Here’s a scenario for a typical provider visit. In most cases, you and your provider engage in a conversation. You share a concern or complaint, the provider asks a series of questions, and you decide on a course of treatment. For well-understood and easily-diagnosed health conditions, the questions a provider asks will be similar from one patient to the next. This isn’t always easy though. Sometimes you forget something important about your medical history or the name of some medication you’re taking. It can be challenging to get everything out in an 8-12 minute visit, and face it—some topics can be embarrassing or difficult to raise.
Very simply, asynchronous telemedicine uses technology to facilitate a conversation by anticipating the questions that are clinically relevant while giving the patient the best medium to communicate relevant clinical information and context. However, both parties engage in this conversation independently, on their own time.
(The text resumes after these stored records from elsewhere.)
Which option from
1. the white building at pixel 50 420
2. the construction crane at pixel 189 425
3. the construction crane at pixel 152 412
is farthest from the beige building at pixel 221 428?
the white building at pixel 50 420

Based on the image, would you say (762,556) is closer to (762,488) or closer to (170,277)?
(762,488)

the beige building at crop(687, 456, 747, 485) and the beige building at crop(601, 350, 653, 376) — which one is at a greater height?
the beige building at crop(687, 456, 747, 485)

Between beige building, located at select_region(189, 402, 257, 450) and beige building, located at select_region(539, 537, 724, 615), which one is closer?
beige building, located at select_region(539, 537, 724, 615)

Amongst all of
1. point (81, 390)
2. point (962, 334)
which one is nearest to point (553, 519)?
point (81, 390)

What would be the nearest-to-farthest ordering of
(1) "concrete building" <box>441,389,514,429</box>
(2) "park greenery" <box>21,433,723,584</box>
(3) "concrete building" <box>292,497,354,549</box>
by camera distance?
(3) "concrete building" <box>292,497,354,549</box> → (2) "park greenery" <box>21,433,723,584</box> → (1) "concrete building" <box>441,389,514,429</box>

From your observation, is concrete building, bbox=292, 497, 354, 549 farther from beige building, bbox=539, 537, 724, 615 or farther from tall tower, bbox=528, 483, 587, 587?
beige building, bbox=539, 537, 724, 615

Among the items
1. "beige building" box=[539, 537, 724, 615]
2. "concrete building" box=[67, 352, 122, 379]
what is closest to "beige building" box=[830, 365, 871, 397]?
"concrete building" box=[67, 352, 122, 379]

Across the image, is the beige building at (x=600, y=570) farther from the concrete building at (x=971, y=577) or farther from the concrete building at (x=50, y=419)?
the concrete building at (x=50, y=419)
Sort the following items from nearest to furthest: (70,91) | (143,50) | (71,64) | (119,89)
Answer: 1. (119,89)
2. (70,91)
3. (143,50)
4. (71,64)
Not only is asynchronous communication more convenient, but it can also enable a better clinical experience for patients. This is possible because the platform allows the interaction to be designed to maximize the experience for both the patient and healthcare professional. By allowing the patient to move at their own pace at the time and place of their choosing, the visit can be improved in several ways: the patient can be presented with a more comprehensive set of medical questions to get a full picture of their medical condition, and they can use as much time as they need to communicate their concerns. A healthcare professional is able to review the entirety of this information and capture a full picture to help provide a personalized assessment and plan. All this results in a process that’s more effective and more efficient as well.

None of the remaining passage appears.